» **Document text**
^^^^^^^^

Compared to? I don't know. I suppose a lot of low-end low-spoke count wheels are flexy. I just have experience with the Shimano wheels as they were on a rental bike I road, and when you stand up and sprint, you can get the rear wheel to flex against the brake pads. Not only that, but the radial laced front wheel is not very stiff either. I'd be amazed if their long term durability is very good under continual usage.


----------



## nhluhr (Sep 9, 2010)

The reason I ask is because they are really inexpensive but you get a lot of benefits with them. Their 48 N/mm lateral stiffness is slightly above the (combined 2010+2011) test average of 45.3 but yeah, they are still a low spoke count wheel. They are still far stiffer than a Zipp 404 clincher and definitely have better torque application thanks to a double 2-cross lacing (Zipp is radial on drive side which necessitates a super stiff hub shell).

Still, wheels certainly exist that make a 48N/mm score for lateral stiffness seem low.

^^^^^^^^

Dataset excerpt
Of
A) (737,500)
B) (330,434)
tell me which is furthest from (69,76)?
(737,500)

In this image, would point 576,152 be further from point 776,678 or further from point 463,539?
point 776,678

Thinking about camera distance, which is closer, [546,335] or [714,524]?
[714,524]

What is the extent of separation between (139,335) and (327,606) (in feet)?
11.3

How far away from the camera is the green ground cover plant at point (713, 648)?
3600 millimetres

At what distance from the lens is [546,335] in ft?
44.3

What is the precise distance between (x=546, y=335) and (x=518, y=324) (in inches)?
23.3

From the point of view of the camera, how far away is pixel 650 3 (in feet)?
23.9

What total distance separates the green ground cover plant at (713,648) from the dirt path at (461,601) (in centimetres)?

^^^^^^^^

Reproduce the wheel stiffness discussion in full, word for word. None of the data is needed for this work.

Compared to? I don't know. I suppose a lot of low-end low-spoke count wheels are flexy. I just have experience with the Shimano wheels as they were on a rental bike I road, and when you stand up and sprint, you can get the rear wheel to flex against the brake pads. Not only that, but the radial laced front wheel is not very stiff either. I'd be amazed if their long term durability is very good under continual usage.


----------



## nhluhr (Sep 9, 2010)

The reason I ask is because they are really inexpensive but you get a lot of benefits with them. Their 48 N/mm lateral stiffness is slightly above the (combined 2010+2011) test average of 45.3 but yeah, they are still a low spoke count wheel. They are still far stiffer than a Zipp 404 clincher and definitely have better torque application thanks to a double 2-cross lacing (Zipp is radial on drive side which necessitates a super stiff hub shell).

Still, wheels certainly exist that make a 48N/mm score for lateral stiffness seem low.